## Begin LISTING

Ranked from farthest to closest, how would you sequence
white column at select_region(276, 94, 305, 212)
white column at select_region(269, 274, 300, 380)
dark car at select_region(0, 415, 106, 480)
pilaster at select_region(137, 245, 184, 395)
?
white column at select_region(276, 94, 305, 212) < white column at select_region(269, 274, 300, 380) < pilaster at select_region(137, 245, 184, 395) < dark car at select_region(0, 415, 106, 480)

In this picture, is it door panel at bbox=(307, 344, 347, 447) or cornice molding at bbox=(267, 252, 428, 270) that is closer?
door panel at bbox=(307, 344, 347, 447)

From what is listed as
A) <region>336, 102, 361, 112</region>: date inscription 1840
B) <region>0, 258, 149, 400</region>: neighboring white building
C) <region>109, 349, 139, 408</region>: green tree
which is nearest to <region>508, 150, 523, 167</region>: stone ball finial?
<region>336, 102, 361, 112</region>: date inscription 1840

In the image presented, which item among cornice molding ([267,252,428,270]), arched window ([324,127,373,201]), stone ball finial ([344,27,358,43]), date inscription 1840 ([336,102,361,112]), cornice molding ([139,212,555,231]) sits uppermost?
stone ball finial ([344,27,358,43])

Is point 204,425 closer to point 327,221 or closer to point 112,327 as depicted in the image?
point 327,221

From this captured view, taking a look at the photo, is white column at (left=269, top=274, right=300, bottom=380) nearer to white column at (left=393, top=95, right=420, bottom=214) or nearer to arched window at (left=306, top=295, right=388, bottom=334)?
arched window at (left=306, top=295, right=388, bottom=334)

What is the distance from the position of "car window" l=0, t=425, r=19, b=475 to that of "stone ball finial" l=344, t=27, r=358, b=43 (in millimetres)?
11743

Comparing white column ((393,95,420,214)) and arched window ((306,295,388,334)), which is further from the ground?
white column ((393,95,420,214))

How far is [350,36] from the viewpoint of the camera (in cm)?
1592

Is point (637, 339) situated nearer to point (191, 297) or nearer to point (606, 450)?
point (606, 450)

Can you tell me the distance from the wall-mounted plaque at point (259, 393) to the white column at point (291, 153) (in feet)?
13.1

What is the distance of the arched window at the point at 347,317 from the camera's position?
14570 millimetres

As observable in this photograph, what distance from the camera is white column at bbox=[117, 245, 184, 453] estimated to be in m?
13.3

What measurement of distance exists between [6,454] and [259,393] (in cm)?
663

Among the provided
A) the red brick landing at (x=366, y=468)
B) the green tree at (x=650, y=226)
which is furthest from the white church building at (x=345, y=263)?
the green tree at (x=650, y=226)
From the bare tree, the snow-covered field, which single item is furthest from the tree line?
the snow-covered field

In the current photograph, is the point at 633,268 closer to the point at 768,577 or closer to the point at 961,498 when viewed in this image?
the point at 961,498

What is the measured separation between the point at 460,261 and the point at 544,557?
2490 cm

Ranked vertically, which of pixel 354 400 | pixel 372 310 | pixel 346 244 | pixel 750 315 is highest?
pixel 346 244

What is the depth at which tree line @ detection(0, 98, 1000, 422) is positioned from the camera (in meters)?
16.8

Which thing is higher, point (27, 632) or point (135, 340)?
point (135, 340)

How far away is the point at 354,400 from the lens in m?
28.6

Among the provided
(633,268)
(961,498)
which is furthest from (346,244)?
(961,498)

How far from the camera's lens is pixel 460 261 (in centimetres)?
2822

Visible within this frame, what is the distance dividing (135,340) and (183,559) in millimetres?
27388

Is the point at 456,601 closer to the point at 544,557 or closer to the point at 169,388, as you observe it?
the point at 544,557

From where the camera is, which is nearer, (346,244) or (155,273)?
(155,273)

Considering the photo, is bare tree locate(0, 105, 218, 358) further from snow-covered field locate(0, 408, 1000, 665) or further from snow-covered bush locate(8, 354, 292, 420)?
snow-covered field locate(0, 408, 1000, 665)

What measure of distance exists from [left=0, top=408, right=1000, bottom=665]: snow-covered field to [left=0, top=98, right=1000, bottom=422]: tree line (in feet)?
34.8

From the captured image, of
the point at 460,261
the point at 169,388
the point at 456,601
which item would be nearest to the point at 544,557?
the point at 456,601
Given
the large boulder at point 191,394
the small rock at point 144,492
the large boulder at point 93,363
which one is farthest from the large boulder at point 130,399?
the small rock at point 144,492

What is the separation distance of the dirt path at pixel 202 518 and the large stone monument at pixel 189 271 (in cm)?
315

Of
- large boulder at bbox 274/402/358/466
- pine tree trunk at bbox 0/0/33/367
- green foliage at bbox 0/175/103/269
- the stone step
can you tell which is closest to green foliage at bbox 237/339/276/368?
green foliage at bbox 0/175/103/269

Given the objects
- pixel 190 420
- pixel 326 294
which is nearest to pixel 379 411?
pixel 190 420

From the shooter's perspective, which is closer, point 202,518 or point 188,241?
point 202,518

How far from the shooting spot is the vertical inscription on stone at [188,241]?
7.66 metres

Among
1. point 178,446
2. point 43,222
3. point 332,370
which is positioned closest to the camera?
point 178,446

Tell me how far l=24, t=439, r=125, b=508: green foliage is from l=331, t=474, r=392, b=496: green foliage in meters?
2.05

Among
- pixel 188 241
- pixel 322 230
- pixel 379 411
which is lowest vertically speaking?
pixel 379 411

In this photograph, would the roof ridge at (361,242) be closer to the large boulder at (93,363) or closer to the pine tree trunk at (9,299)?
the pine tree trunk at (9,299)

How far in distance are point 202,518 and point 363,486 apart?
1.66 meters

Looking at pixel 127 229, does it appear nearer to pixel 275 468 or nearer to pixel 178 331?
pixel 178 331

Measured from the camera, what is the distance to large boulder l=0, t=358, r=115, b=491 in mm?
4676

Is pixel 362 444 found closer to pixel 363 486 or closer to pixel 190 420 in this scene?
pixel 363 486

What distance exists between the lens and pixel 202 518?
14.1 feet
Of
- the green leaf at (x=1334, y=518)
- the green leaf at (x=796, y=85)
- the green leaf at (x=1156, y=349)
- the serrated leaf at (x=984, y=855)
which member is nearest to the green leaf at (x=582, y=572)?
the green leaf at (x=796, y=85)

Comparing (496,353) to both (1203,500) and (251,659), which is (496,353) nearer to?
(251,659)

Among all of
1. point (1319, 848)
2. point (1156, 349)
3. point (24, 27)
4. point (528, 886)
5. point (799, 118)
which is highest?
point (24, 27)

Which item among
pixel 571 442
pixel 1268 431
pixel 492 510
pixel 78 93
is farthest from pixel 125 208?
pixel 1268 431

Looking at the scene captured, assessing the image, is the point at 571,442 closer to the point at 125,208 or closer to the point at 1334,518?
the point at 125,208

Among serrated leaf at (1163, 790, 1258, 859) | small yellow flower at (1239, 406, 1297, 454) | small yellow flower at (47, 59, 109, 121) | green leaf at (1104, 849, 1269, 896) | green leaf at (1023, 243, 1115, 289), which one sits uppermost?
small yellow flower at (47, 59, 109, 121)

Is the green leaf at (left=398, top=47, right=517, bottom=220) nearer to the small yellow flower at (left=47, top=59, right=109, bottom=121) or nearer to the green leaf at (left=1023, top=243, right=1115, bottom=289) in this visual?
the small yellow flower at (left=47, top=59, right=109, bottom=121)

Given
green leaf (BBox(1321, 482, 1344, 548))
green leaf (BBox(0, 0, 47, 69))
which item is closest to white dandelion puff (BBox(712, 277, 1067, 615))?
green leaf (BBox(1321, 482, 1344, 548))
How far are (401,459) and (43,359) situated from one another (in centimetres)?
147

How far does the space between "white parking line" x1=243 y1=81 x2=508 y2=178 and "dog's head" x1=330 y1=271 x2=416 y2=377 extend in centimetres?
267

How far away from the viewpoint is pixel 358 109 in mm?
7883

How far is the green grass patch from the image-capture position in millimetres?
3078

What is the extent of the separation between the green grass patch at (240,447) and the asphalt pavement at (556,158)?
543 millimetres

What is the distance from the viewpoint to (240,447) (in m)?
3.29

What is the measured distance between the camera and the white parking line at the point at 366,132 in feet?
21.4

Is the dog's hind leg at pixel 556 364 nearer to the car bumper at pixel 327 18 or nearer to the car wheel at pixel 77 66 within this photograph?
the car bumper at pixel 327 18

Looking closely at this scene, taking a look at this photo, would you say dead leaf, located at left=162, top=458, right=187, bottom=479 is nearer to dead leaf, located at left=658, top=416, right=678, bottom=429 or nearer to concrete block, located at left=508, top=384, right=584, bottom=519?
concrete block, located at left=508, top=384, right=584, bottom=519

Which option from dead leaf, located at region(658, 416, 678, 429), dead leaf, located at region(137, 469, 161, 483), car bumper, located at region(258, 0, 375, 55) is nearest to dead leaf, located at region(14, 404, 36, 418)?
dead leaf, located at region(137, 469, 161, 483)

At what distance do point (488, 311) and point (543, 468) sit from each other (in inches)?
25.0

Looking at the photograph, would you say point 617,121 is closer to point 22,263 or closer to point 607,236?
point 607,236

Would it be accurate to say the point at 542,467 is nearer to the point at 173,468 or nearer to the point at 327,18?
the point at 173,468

## End LISTING

> **WHAT IS ASKED**:
Make an exact copy of every line from the one with "Which option from" to the end of the data, with the first and last of those lines included.

> **RESULT OF THIS TASK**:
Which option from dead leaf, located at region(658, 416, 678, 429), dead leaf, located at region(137, 469, 161, 483), car bumper, located at region(258, 0, 375, 55) is nearest to dead leaf, located at region(14, 404, 36, 418)?
dead leaf, located at region(137, 469, 161, 483)

At what distance do point (488, 311) and point (543, 468) sit from each other (in inches)?
25.0

Looking at the photograph, would you say point 617,121 is closer to point 22,263 or closer to point 607,236?
point 607,236

Would it be accurate to say the point at 542,467 is nearer to the point at 173,468 or nearer to the point at 327,18?
the point at 173,468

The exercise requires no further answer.